In fact, I first posted about using an iPad as an external monitor three years ago. However, I rather fell out of love with Duet Display when various changes with the Apple OS caused issues and when I also had a long undiagnosed cable/connection issue (I thought I had trouble with my MacBook ports, but as it happened it was two dodgy cables). But the developers have sorted the Mojave issues, I have sorted my cable issues, and Duet Display and my laptop are best friends again. So, by way of a public service announcement, let me spread the very good news once more (below the line, if you want to read on).

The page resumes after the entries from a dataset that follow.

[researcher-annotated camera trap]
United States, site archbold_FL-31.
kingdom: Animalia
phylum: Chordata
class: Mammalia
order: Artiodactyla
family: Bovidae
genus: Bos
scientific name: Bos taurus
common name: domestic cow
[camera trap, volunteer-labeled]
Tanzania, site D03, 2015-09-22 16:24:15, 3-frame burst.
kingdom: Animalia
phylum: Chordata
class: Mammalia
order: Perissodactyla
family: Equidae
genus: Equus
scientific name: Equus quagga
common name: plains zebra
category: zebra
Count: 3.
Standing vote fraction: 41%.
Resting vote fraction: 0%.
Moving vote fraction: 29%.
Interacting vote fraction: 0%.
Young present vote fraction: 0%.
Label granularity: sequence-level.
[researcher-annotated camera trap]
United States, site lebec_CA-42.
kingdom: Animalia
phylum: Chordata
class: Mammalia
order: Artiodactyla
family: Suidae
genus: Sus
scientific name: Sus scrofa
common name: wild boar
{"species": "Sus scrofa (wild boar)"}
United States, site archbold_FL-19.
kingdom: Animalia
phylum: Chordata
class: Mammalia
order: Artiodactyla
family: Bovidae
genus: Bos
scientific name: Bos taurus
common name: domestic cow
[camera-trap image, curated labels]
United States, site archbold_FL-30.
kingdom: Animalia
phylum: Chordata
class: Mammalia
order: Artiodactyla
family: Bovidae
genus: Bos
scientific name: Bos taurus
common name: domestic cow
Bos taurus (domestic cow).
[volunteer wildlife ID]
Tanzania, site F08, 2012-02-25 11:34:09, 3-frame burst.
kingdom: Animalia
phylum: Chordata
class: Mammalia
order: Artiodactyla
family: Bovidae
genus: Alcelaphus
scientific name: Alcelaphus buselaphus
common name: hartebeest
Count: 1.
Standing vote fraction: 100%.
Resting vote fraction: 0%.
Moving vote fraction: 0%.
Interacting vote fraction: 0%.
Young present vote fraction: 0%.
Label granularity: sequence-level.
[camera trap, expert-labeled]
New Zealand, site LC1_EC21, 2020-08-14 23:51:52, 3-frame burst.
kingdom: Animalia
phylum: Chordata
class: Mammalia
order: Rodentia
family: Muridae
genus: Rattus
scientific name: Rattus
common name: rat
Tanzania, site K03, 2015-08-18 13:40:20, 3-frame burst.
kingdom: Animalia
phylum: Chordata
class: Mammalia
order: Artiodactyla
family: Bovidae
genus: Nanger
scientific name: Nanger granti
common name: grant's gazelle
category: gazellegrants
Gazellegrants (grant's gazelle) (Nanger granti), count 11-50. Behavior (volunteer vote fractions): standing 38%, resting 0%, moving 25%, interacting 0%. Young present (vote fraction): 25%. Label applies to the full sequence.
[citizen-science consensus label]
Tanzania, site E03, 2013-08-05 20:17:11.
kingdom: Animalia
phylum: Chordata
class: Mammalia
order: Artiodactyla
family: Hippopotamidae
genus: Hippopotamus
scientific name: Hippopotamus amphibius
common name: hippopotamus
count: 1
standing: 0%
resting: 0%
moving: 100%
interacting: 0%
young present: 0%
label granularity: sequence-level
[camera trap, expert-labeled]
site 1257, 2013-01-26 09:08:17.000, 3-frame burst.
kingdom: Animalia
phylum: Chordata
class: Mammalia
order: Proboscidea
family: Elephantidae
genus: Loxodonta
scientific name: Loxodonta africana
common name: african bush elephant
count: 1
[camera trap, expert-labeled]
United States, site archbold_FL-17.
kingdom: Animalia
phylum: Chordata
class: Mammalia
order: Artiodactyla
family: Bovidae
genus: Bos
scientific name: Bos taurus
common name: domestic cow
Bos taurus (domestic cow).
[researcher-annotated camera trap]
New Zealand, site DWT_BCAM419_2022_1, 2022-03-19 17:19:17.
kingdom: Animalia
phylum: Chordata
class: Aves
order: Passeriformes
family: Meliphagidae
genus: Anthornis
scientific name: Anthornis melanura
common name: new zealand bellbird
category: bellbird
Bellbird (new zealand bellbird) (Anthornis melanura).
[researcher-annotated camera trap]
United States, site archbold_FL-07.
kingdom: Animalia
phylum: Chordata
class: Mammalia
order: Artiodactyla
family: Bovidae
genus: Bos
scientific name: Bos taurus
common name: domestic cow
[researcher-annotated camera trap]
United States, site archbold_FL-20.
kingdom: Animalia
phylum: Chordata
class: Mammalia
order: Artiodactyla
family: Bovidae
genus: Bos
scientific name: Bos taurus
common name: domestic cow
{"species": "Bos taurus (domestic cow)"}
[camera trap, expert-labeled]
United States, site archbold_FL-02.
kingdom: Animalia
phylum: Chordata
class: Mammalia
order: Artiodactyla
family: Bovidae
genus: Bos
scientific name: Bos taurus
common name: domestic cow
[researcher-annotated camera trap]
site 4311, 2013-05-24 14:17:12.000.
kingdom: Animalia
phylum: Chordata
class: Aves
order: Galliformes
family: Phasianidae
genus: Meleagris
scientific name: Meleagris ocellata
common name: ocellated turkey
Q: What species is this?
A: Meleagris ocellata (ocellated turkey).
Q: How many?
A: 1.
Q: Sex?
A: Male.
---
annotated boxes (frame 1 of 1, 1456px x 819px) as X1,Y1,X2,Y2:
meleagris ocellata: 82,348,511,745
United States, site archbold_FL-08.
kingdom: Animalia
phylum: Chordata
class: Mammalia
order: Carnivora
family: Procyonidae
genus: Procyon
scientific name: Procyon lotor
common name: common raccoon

OK, the headlines are these, if you’ve not heard of Duet Display. If you have e.g. a MacBook of some description (or indeed a Windows machine), and an iPad of some kind, then Duet Display enables you to use the iPad as an additional display. It works over a USB cable (not wifi) and is nowadays extremely smooth indeed in operation: like the best Mac/iPad software, it just works, and seems generally regarded as best-in-class.

Once you’ve told Duet Display how you want to place your iPad and laptop relative to each other, you in effect acquire a small external monitor. The cursor travels seamlessly from screen to screen (and the current menubar moves with it), you can drag windows across, etc. It really does work a treat and is all now highly stable. And by the way, you can hit the home button on the iPad to navigate to other open apps in the usual way, and then return to Duet Display to pick up where you left off: very clever and very neat.

OK, this won’t magically increase your “productivity” but it assuredly reduces some of the irritations of window-juggling when working on a laptop screen, without having a big external monitor cluttering your desk.

For example, as pictured above, I can have the current source code for some LaTeX chapters in a tabbed TeXShop window on the left of the 15″ MBP screen, the PDF of the book on the right of the split screen — and then, off-loaded to a standard-sized iPad, there are the TexShop console and a BibDesk window. This is terrific as a TeXShop workspace. (Of course you could put something more distracting on the secondary screen!)

So, if you don’t know it, a very warmly recommended bargain on the iPad App Store.